10) HOISTED FROM THE ARCHIVES: DeLong (July 2009): A Wise Latina Justice Might Indeed in Some Cases Make Better Decisions than an Old White Man:
And this then led me to Justice Oliver Wendell Holmes in Buck v. Bell (1927):
Carrie Buck is a feeble-minded white woman who was committed to the State Colony.... She is the daughter of a feeble-minded mother... and the mother of an illegitimate feeble-minded child.... An Act of Virginia, approved March 20, 1924, recites that the health of the patient and the welfare of society may be promoted in certain cases by the sterilization of mental defectives.... The attack is not upon the procedure [i.e., due process] but upon the substantive law.... We have seen more than once that the public welfare may call upon the best citizens for their lives.
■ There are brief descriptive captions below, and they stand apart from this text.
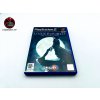 UNDERWORLD: THE ETERNAL WAR (PS2)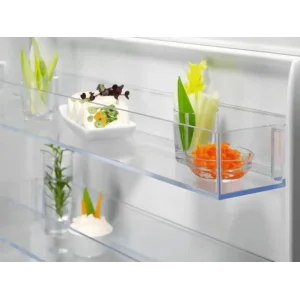 Холодильник Electrolux ENT6NE18S UA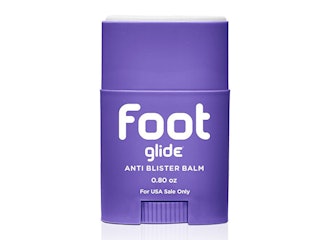 Body Glide Foot Anti-Blister Balm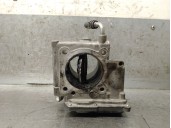 Recambio de caja mariposa para mazda 6 station wagon (gj, gl) 2.2 d referencia OEM IAM SH01136B0 SH01136B0 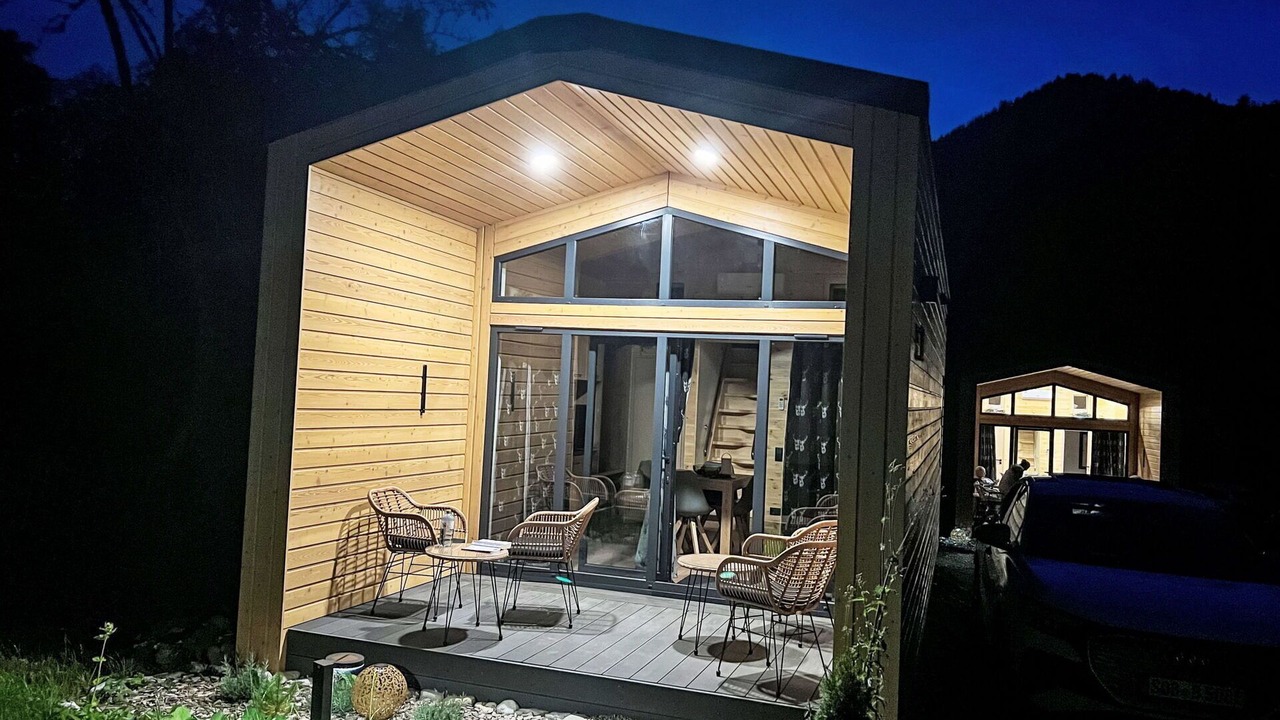 Photo of Outdoor in Fischbachau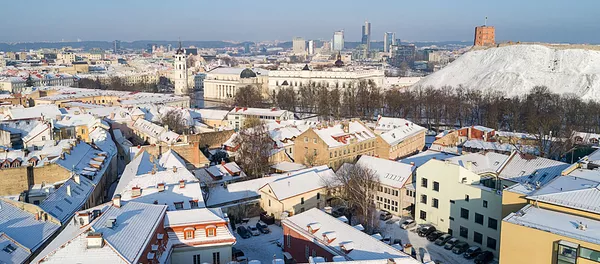 Vilnius - Sputnik Lietuva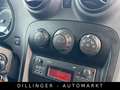 Mercedes-Benz Citan 112 Lang 3-Sitzer LKW KLIMA AHK Kamera PDC Noir - thumbnail 17
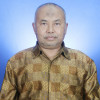 Fathor Rahim, Drs., H., M.Ag. fathor@umm.ac.id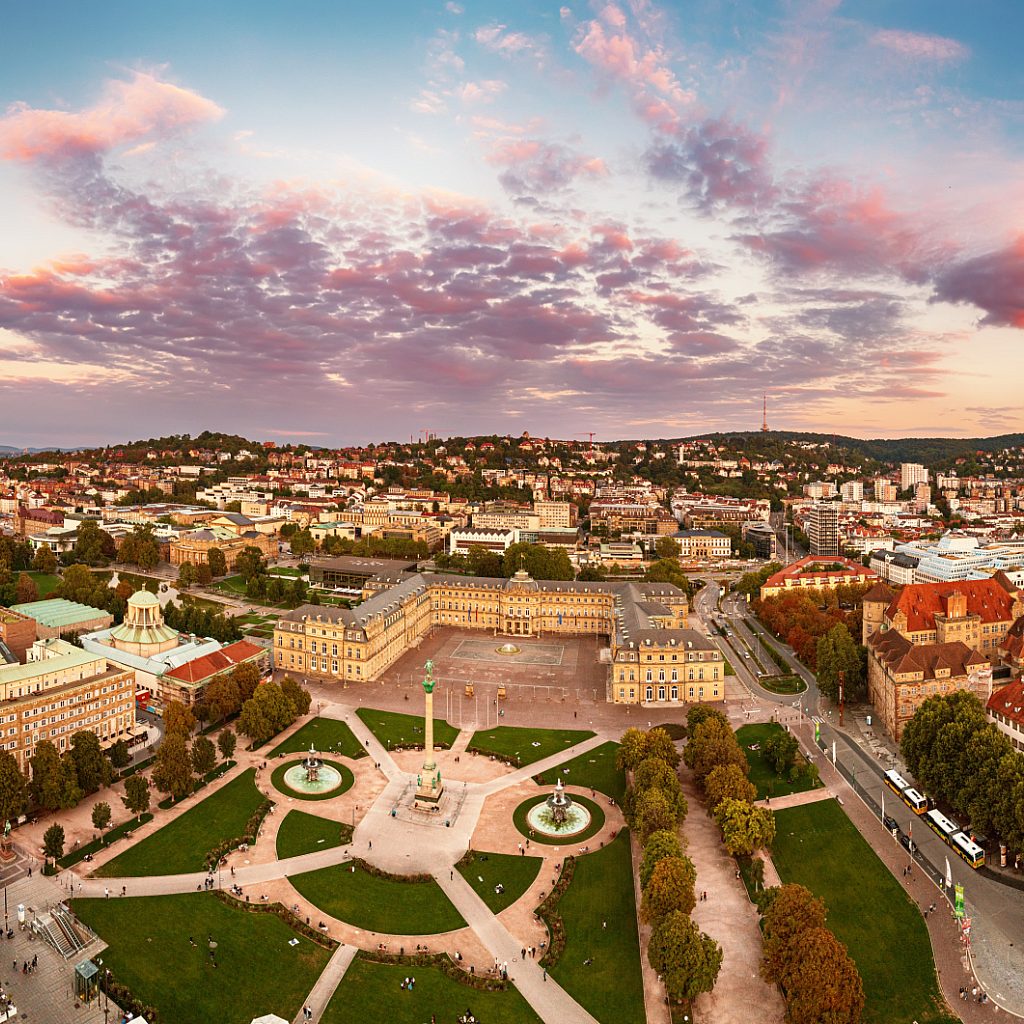 What does "Zero Fuel Weight (ZFW)" mean? • GlobeAir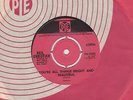 Neil Christian You're all things bright and beautiful Pye 7N 17372 Soul Northern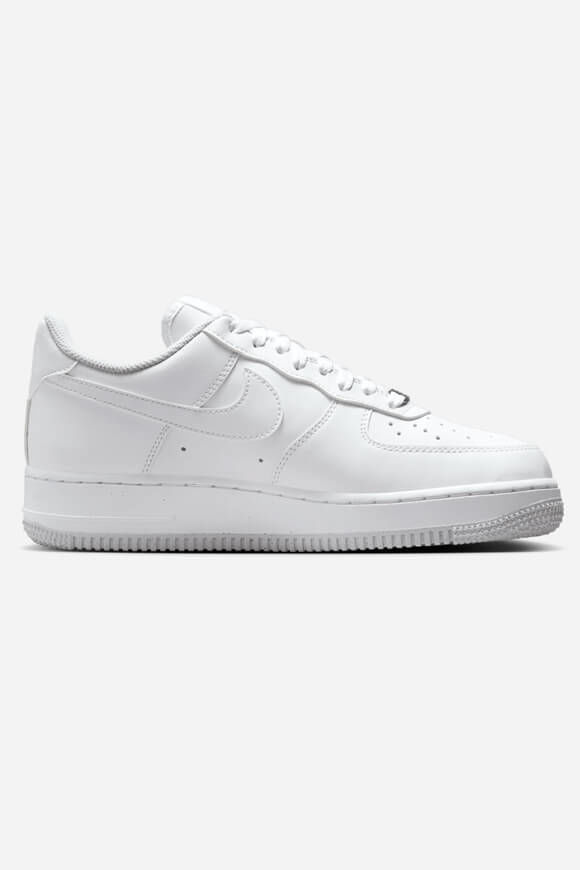 Image sur Air Force 1 '07 Next Nature Sneaker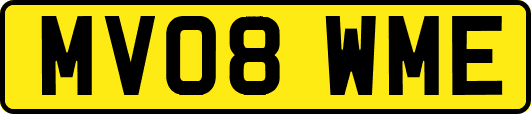 MV08WME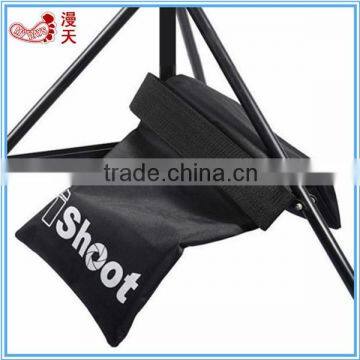 Counter-balance Weight Sandbag For Stand Boom Set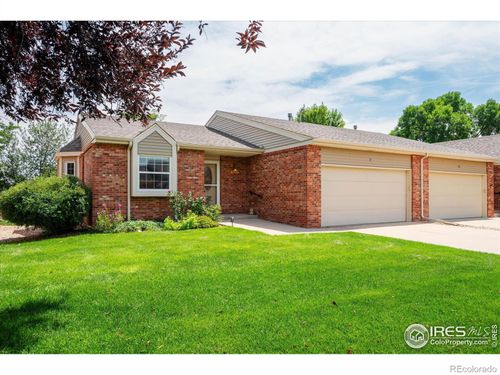 apt-9-3950 W 12th St, Greeley, CO, 80634-2546 | Card Image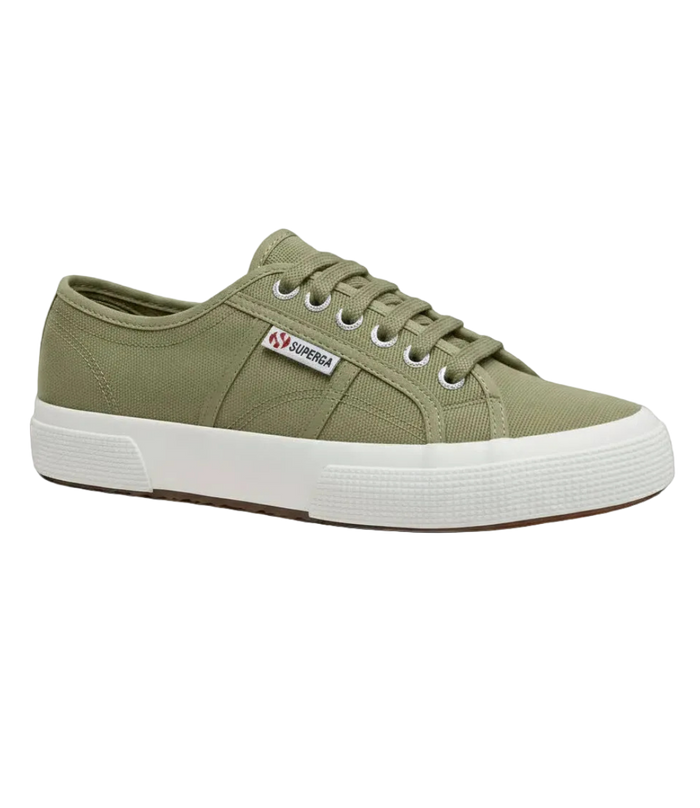 2750 COTU CLASSIC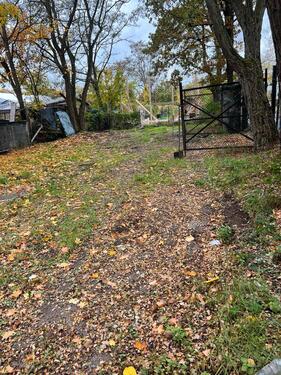 Foto - andere in Berlin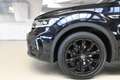 Volkswagen T-Roc 1.5 TSI 150pk R-Line | IQ. Light | Trekhaak | Blac Zwart - thumbnail 7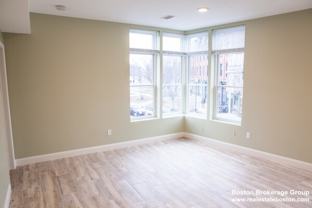 13 Roxbury St #11 - Photo 1 of 1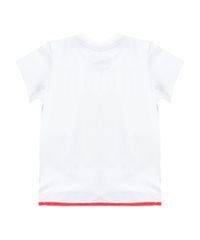 Camiseta-Pluto-Branca-8284181-Branco_2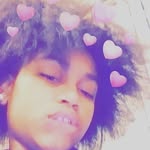 devine mackie - @devinemackie2019 - Instagram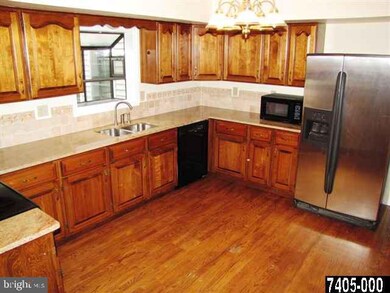 15828 Maddox Rd, Stewartstown, PA 17363 - photo 4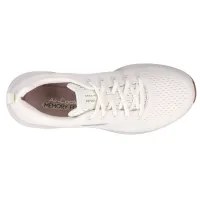 Кросівки Жіночі SKECHERS Vapor Foam - Fresh Trend (150024-NAT)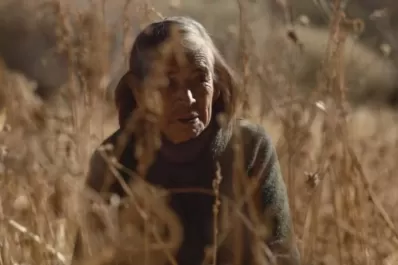 “La nostalgia del centauro” llega por primera vez a Colalao del Valle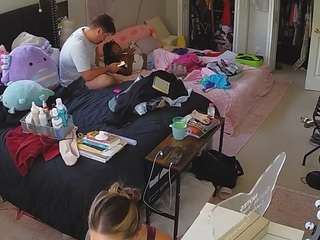 voyeurcam house charleys room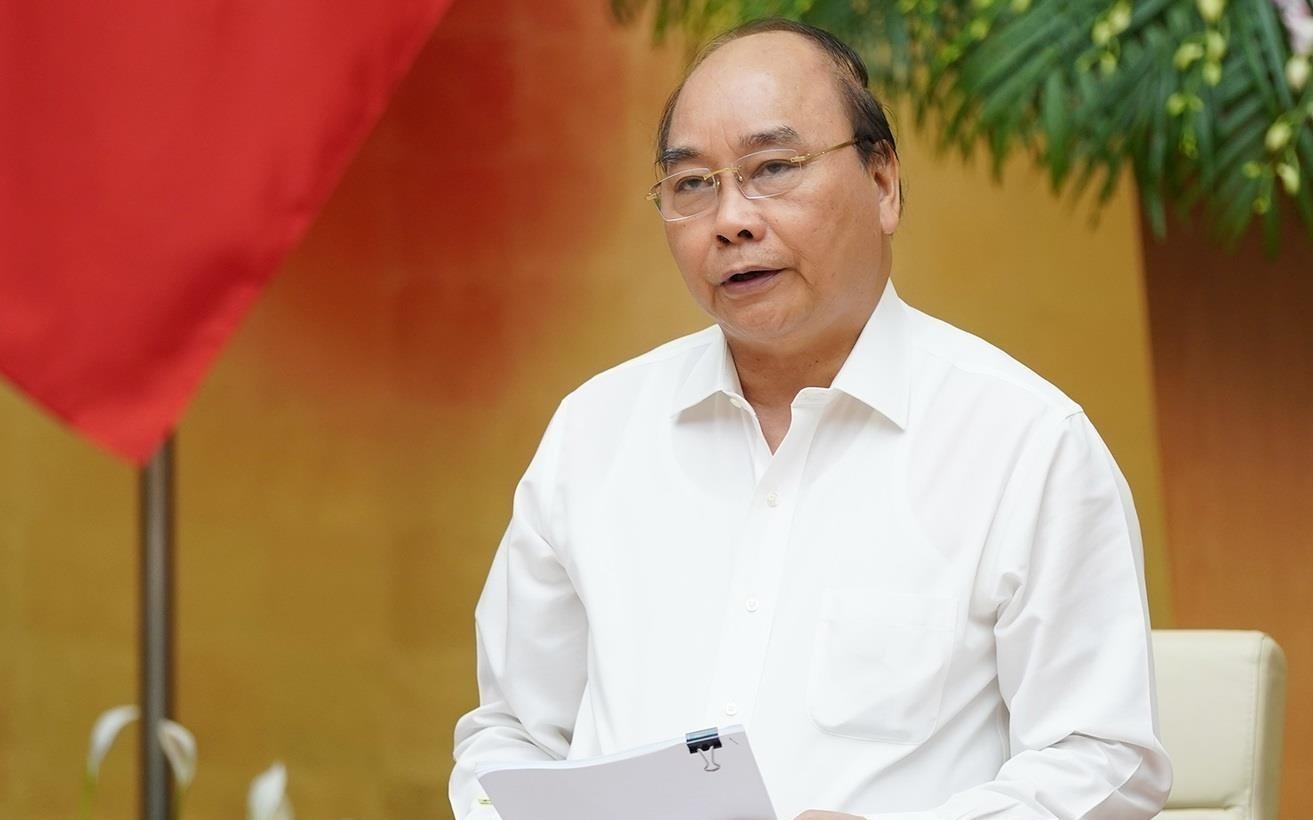 Kinh te Viet Nam se dat can cao cua muc tieu tang truong hinh anh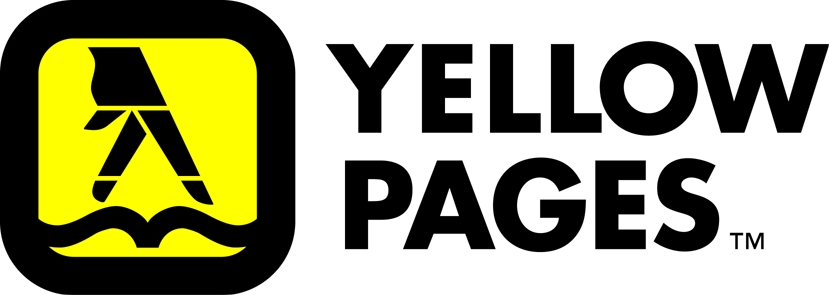 Yellow Pages Gets a Whole New Look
It would be strange if it could not call upon those who already sap the strength of the State for these lesser sacrifices, often not felt to be such by those concerned, in order to prevent our being swamped with incompetence. It is better for all the world, if instead of waiting to execute degenerate offspring for crime, or to let them starve for their imbecility, society can prevent those who are manifestly unfit from continuing their kind. The principle that sustains compulsory vaccination is broad enough to cover cutting the Fallopian tubes. Jacobson. v. Massachusetts, 197 U. S. 11. Three generations of imbeciles are enough.
Just as buff young men can be drafted and compelled to give their lives for the health of the state (or is it the volk?) in war, so feeble-minded women can be drafted and compelled to give their fertility for the improvement of the genome.
Let me say that this is a case where I suspect that a wise Latina justice might have been more able to consider the proper equities than Justice Holmes was.